You’re right. Instead of spreading all this information over countless blog posts, it would be much nicer to have some official guides in addition to the (more api-reference-like) docs. I’m sorry to mention Rails all the time but they do a lot of things very right: Have a look at these awesome guides: http://guides.rubyonrails.org/
I agree with @manrashid. I was meeting with a developer yesterday who is just getting started with Meteor and said that things like Publications & Subscriptions were a bit confusing. Would be good to see the docs get some examples. Even higher level stuff, too. I was trying to wrap my ahead around this but found myself wishing for a practical example just beneath the API description.
Yeah I saw that - and thanks for all the work you’re doing on cluster, Arunoda.
I’m thinking more of something where we show a progression beyond 10 servers… what can we do with 100 servers or 1000 servers? If we can show Meteor scaling to 2000connections*1000servers = 2M real-time connections, that’s great ammo to squash the “can meteor scale” concern.
I think this thread is full of awesome! Personally, I’d love to see advanced package api, creation tips & best practices regarding package development/maintaining.

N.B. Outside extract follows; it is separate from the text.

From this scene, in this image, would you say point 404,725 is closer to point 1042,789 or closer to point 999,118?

Would also be cool to see some tutorials/demos with the best way to maintain a meteor app that targets multiple platforms.
Just two ideas off the top of my head, looking forward to seeing this develop.
I’d like to see something about doing joins with meteor collections and how to keep them synced. I’ve seen that post in discover meteor but all the options they show have their shortcomings. I’d rather like a single obvious way to do it.